When you DO have pockets they’re smaller. When I first got angry about this I compared my husband’s pockets to mine by trying to put my large women’s wallet in them and found that it wouldn’t fit completely inside of a single pocket that I owned and it was overwhelmed and lost in all but the smallest of his pockets. Oh, look, I found the pictures:

This is extremely potato quality but top to bottom (women’s clothing on the left, men’s on the right) we’ve got the back pocket on a pair of slacks, the outside pocket on a fleece sweater, the back pocket on a pair of jeans, the front pocket on a pair of jeans, and the largest pocket of my jacket compared to the smallest pocket of his jacket. The photos where the wallet is on top of his clothing is where you couldn’t even see the wallet in the picture because it was buried so deeply in the pocket. I didn’t include the front pocket on the slacks because my slacks didn’t have a front pocket.

ANYWAY.

Ahem.

So what started all of this was a pair of dog jackets and a pair of jeans. I’d purchased a pair of jeans and was upset to have discovered that the pockets on the front were fake (infuriating). I happened upon some dog jackets in a store – there were “girl” and “boy” jackets. The girl dog jacket had a fake pocket. The boy dog jacket had a real pocket.

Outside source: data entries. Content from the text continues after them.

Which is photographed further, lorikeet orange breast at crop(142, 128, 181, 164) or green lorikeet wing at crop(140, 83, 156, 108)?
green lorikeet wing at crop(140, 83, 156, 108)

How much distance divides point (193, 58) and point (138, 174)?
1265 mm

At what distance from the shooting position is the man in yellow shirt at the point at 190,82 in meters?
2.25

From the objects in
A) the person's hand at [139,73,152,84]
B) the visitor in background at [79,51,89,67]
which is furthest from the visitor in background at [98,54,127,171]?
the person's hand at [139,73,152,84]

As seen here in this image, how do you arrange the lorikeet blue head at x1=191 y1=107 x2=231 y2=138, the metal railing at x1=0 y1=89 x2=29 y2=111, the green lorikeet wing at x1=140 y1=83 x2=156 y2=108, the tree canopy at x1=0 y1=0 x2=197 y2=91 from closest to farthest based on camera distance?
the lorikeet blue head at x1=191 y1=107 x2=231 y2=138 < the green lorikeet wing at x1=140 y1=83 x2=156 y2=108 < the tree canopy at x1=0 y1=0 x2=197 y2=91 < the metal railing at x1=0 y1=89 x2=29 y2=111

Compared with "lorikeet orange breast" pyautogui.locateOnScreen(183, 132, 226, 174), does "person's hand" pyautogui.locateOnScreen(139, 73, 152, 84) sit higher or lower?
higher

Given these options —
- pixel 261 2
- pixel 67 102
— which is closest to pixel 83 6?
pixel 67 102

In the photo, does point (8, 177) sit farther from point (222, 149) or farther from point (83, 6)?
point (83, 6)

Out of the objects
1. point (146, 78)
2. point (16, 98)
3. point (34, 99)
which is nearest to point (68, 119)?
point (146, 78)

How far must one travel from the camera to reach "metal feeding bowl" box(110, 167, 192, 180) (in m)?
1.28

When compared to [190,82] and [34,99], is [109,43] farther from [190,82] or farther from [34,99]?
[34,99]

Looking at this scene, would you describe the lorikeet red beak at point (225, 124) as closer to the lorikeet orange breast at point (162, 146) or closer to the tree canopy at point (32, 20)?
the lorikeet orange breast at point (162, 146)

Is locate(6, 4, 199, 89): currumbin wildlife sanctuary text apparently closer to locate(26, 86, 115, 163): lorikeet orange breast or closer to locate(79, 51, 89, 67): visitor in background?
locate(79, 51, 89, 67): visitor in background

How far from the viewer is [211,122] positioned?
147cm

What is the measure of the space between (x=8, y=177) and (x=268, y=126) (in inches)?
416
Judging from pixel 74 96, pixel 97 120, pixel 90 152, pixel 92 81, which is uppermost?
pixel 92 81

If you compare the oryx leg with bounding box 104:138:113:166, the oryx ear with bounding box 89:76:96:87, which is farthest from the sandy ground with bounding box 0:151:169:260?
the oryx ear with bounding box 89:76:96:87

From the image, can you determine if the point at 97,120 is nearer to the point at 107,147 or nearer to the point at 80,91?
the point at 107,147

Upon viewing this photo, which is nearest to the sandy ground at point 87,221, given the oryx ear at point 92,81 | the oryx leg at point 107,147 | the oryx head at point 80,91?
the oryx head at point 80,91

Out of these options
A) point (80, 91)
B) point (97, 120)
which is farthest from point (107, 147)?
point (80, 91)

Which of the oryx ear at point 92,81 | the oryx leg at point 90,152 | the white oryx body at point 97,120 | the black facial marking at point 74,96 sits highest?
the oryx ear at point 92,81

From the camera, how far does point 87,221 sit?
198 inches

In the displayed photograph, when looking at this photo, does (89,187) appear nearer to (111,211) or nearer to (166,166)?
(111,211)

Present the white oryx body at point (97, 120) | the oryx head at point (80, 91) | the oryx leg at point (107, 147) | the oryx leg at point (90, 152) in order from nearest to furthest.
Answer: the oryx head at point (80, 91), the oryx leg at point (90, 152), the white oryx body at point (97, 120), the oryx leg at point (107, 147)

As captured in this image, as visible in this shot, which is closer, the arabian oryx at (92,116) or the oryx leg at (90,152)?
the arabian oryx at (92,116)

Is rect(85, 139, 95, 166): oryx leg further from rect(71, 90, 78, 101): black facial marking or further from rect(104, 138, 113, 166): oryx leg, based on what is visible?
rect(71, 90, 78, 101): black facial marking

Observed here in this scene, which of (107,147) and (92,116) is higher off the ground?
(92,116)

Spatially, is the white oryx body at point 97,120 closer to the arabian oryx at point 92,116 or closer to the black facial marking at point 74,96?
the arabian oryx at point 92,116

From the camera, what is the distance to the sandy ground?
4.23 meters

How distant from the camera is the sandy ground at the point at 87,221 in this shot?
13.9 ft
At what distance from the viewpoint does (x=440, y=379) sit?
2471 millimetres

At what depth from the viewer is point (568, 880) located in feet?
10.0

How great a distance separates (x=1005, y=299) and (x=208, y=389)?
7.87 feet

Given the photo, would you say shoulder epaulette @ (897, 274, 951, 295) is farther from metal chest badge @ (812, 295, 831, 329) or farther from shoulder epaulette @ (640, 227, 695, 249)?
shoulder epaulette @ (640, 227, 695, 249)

Anyway I bought the “boy” dog jacket for my female dog, bought a men’s wallet (which is much smaller but doesn’t have an awesome unicorn skeleton on it) and wrote up my very first angry blog about the patriarchy.

I’ve been something of a grind on the subject of pockets ever since.

(And to anyone who is going to drop in with “just wear men’s clothing” thank you for the helpful suggestion, I find men’s sweaters and jackets quite comfortable but I have yet to find a pair of men’s pants that fits my hips, waist, and thighs simultaneously and doesn’t have an uncomfortably low crotch that chafes my thighs. Also I’ve tried that shit and as it turns out there are plenty of employers who are happy to write you up for not meeting dress code because your clothing is “sloppy or ill-fitting for an office environment.” The boss is perfectly happy when I come into the office with half my head shaved and a skater minidress over skull-patterned tights with platform boots but can’t hang when I put on a suit.)

Thank you for sitting through another session of Yelling with Alli.

GIVE WOMEN’S CLOTHING POCKETS YOU FUCKING COWARDS.

@ms-demeanor I did not know this history and it makes me EVEN ANGRIER THAN I ALREADY WAS on the subject of pockets in women’s clothing.

Okay I wasn’t expecting high quality pocket discourse! But I was glad to be served it! Thank you!